Some companies are finding success in branching out beyond their core competencies. At Lanecardate S.P.A, the Mr. Varasi, general manager, decided to offer a more customized approach. “We’re pushing for co-orientated garments that incorporates yarn and fabric,” he said, a big departure for a company that has sold single styled garments for several generations. It will also drive up the cost of production, but developing co-orientated garments may just be the perfect niche in a saturated market. Mr. Varasi is also investing in new avenues. “We have more investment in the knitwear field. It is growing in markets such as Japan and Europe”.

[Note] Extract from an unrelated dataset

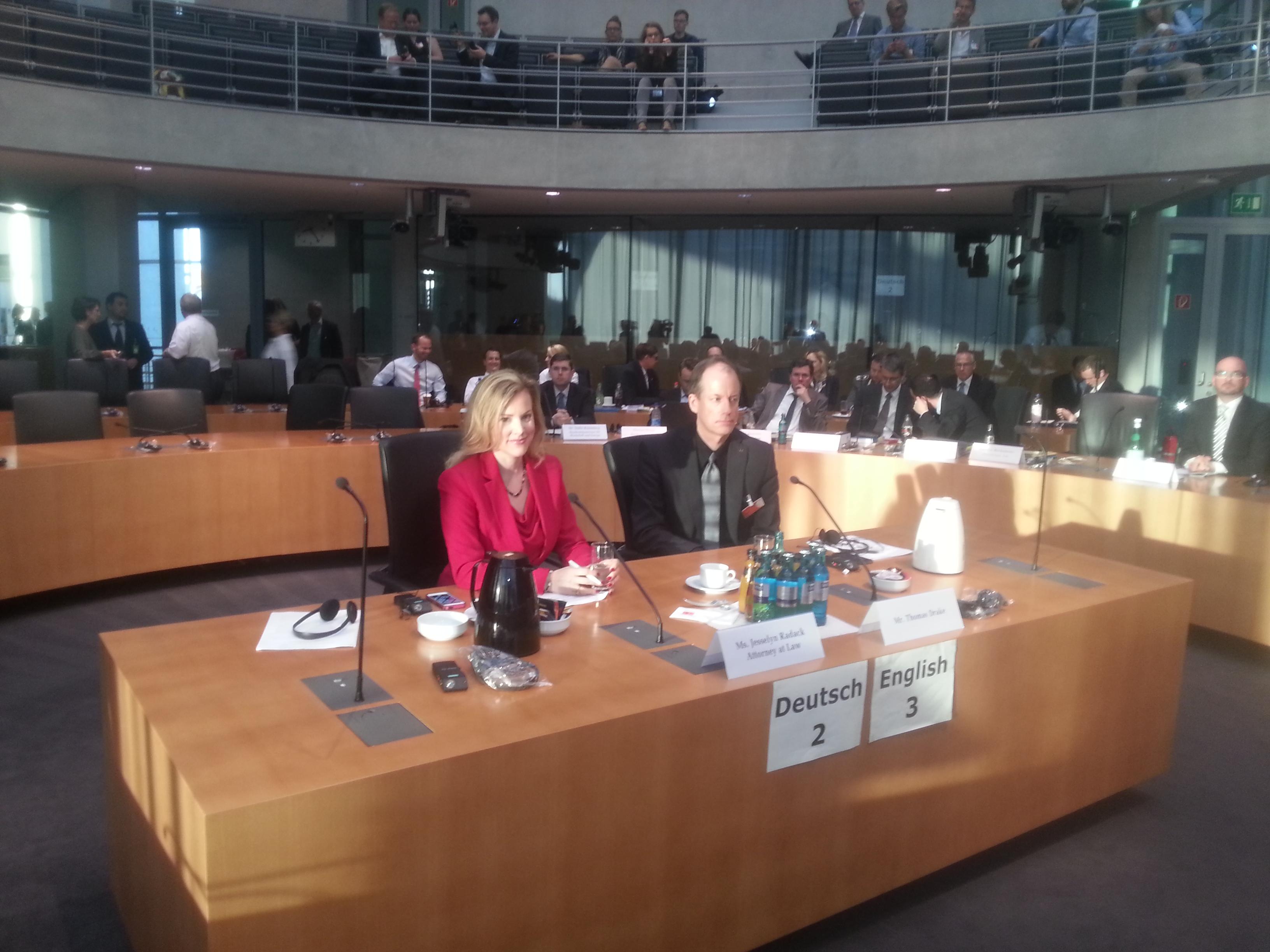 Thomas Drake und Jesselyn Radack im Untersuchungsausschuss.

Larger, more established suppliers are putting on a bold front of certainty. “We feel the crisis,” says Valentina Visigalli, at Iafil, “but our company is so big, we can afford to lose [some customers]”. As one of the bigger, more flamboyant booths at the show, Iafil displayed no signs of reducing their marketing efforts. “We don’t [worry] about the crisis a lot,” adds Ms. Visigalli.

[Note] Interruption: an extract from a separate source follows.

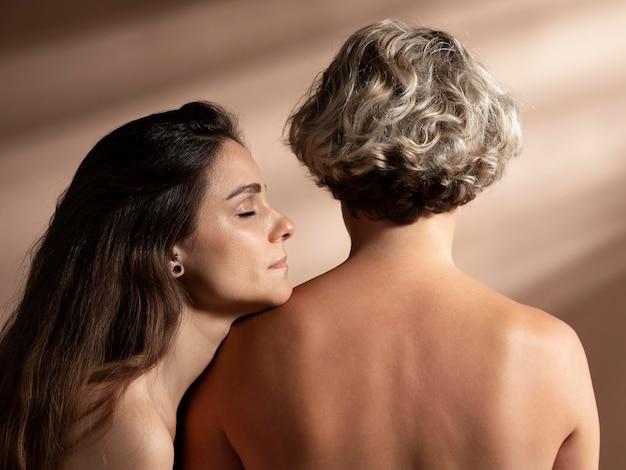 관능적으로 포즈를 취하는 두 벗은 여자의 초상화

Unlike the U.S, Italy’s domestic market was not hit as heavily by the financial crisis. Although local demand alone may not make up the loss suffered overseas, the country’s retail sales fared much better compared with neighboring countries like Germany and Spain. “Lots of buyers are coming back to Europe to produce,” said Mr. Napoleone. Thanks to the fact that the Italian government which has made loans more difficult to get, consumers are less prone to debt than their counterparts in America. The decline in the Euro has also stirred interest among buyers as prices for European goods are now lower. Mr. Napoleone is convinced that Italy will pick up again. “Genius Loci,” he says. “It means the ‘spirit of the place’, and that is what our country belives in.”
The eco movement has been felt by the yarn industry.Almost every spinner is going green in response to consumer’s environmental awareness. The Italian government has also sent delegates to encourage the reduction of carbon footprints and cleaner production. “Now it’s a major issue,” said Mr. Napoleone when describing why he insisted the show to be deemed eco-friendly. And the companies are not shy in promoting it either. With names like Green Cotton for their materials, Mr. Belisti emphasizes that the two main components to marketing their new line is “Environment and health.”
For spinners at Pitti Filati, it will be a year of focusing on cost efficient innovation and quality in order to stay ahead. But they will be minor tweaks, as there was no interest to jump the gun in drastically changing their companies. “Look, nobody has clear ideas concerning everything,” said Mr. Varasi refering to the economy. A change is more likely to happen at the back end as suppliers begin to work closer with buyers to improve efficiency. “In the meantime, we can help buyers cut unnecessary costs and lead times,” he said. “To develop a differentiating strategy,”. he believes is not so much a problem of weak markets, but rather, a weak company image.